» **Short problem**
Echo the lines below, from the line containing "From the photograph" through the line containing "4.78 meters", inclusive, reproducing each character verbatim.

» **Excerpted records**
-- -- --

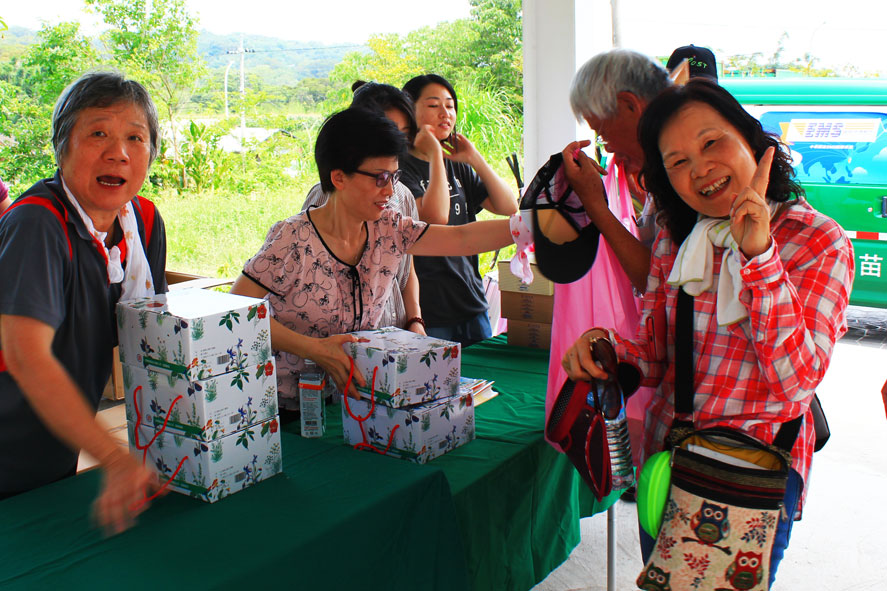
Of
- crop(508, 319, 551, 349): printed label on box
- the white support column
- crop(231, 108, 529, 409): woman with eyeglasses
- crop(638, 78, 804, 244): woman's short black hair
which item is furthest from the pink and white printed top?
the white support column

-- -- --

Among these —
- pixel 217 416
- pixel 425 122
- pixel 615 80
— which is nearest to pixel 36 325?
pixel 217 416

-- -- --

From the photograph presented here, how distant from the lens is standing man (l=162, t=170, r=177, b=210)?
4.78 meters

-- -- --

» **Answer below**
From the photograph presented here, how distant from the lens is standing man (l=162, t=170, r=177, b=210)?
4.78 meters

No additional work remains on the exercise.